#### [EXCERPT PROVIDED]

Aware - Setting Rule Triggers

This article contains information on setting up Signal rule triggers, including creating, editing, and deleting custom conditions to detect specific content types, keywords, patterns, and more for effective content monitoring.

 

Aware provides many different options when it comes to triggering con. You have already defined the Rule Scope and are ready to identify what triggers will match the content of your Rule. This article will review the following functionality:

  • General Condition Knowledge.
  • Create a Custom Condition List.
  • Edit a Custom Condition List.
  • Delete a Custom Condition List.

 

General Condition Knowledge

 

  1. Select the content types to scan: Messages and/or Uploaded Files and/or Images.

     

     

  2. Select the AND Condition drop-down and choose the desired Condition Type:

 

 

Keywords: Exact match keywords and phrases (these keywords and phrases can be in any language, including characters).

  • Patterns: A regular expression pattern used to identify a unique combination of numbers, letters or symbols.
  • Has Attachment: Attachments that have been included in a message (files, images, videos, platform documents, OneDrive, Google Drive, Box Files).

#### [EXTRACTED DATA]
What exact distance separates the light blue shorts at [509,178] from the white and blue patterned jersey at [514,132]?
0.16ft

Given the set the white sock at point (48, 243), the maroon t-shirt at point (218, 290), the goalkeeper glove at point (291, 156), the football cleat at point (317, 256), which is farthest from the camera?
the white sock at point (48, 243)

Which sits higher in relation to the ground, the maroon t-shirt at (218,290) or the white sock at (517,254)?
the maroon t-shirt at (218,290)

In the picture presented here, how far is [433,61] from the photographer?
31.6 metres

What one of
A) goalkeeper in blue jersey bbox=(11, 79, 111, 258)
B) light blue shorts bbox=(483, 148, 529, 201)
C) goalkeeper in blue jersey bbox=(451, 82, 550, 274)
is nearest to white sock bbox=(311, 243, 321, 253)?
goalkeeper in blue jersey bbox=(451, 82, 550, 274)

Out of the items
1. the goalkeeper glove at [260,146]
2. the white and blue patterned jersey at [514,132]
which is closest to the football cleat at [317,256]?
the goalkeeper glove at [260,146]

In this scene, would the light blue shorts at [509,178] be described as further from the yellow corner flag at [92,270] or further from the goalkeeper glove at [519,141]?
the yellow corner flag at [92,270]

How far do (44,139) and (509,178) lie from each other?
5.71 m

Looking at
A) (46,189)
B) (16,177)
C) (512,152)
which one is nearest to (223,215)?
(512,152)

#### [ACTIVITY A]
In the article on setting rule triggers, which content types can be selected for scanning?
#### [ACTIVITY B]
From the article on setting rule triggers, extract everything from "Aware provides many" down to "Edit a Custom Condition List.".
Rely only on the text about setting rule triggers, not on the items.

#### [EXERCISE ANSWER A]
Messages, Uploaded Files, and Images.

#### [EXERCISE ANSWER B]
Aware provides many different options when it comes to triggering con. You have already defined the Rule Scope and are ready to identify what triggers will match the content of your Rule. This article will review the following functionality:

  • General Condition Knowledge.
  • Create a Custom Condition List.
  • Edit a Custom Condition List.